According to a Ukrainian investigation, the journalists were killed in a shelling conducted by the "Russian-backed terrorist forces".

The Ministry of Internal Affairs of Ukraine expressed concern about Markiv's arrest.

The Advisor to the Head of the Ministry of Internal Affairs of Ukraine, People's Deputy from the People's Front faction, Anton Herashchenko said the detention in Italy of Markiv, a deputy commander of a battalion of the National Guard of Ukraine, might be another provocation by the Russian special services.

As per ex-chief prosecutor of Ukraine Yevhen Yenin, the Ukrainian prosecution for three years tried to persuade Italian prosecution to visit the place of death to conduct a thorough examination, however Italian prosecution denied such proposal. According to the Ukrainian prosecution Markiv wasn't able to see or identify Rocchelli from his position.

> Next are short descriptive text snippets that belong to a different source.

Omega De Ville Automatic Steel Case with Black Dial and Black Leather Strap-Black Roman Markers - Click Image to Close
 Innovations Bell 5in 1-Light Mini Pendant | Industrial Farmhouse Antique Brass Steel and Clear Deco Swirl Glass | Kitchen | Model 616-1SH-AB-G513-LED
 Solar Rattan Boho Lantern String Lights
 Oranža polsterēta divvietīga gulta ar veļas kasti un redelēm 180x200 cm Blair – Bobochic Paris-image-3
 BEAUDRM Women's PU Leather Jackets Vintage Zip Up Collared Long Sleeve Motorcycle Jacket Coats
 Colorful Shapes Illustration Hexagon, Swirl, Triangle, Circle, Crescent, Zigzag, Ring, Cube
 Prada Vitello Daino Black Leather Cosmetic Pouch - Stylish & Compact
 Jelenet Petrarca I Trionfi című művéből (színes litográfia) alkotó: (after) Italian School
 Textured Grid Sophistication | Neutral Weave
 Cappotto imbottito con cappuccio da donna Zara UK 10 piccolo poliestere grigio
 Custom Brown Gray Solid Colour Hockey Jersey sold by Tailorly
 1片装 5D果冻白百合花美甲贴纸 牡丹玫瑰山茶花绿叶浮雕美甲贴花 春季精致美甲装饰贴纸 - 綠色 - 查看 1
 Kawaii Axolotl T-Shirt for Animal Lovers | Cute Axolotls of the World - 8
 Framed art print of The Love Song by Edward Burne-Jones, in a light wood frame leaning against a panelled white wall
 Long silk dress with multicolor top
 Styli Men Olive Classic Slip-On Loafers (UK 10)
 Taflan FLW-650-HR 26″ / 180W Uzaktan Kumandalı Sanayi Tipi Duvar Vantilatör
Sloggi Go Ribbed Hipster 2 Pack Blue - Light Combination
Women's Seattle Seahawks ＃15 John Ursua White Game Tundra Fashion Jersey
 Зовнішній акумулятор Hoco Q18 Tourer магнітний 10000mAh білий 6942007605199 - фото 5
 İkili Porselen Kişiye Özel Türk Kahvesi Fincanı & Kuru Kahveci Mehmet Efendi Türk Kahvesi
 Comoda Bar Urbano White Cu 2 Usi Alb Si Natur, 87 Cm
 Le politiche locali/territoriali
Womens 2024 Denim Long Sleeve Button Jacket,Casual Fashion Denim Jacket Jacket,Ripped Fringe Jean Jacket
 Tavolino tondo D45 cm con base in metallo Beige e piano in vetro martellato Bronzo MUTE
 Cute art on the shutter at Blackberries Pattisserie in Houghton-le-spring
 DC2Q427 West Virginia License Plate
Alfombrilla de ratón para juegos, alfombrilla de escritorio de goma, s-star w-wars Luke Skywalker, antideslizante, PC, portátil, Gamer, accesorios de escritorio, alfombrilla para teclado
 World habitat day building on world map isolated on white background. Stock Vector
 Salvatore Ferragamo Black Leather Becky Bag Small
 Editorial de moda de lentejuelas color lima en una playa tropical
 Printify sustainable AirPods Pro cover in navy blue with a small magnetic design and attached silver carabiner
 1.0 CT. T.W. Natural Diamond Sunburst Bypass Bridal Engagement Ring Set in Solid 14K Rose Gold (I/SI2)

Journalist Paul Gogo, who worked in Sloviansk during the time of the shelling, described the initial decision of the Italian court - which found Markiv guilty - as "mind-blowing" and as based on false testimonies. According to Gogo, the court proceeding was politicized and investigation wasn't done properly.

On 25 July 2019, during a phone conversation with Italian PM Giuseppe Conte, Ukrainian President Volodymyr Zelensky stressed the importance of unbiased investigation of Rocchelli's death and offered legal assistance from Ukraine in conducting a thorough joint examination of the circumstances.

The Italian conviction of Markiv was compared with the Russian conviction of Nadiya Savchenko, also for allegedly directing mortar fire that killed journalists.

=== Indictment in Russia ===
On 11 December 2020, the Moscow Basmanny District Court issued an indictment of Vitaliy Markiv in absentia of the murder of the two journalists.

== Return to Ukraine ==
After his release, Markiv returned to serve in the National Guard of Ukraine. Artem Shevchenko presented a documentary film about Markiv, called Pozyvnoy Ital’yanets (Callsign Italian), produced with the collaboration of the Ministry of Internal Affairs and the Ministry of Culture.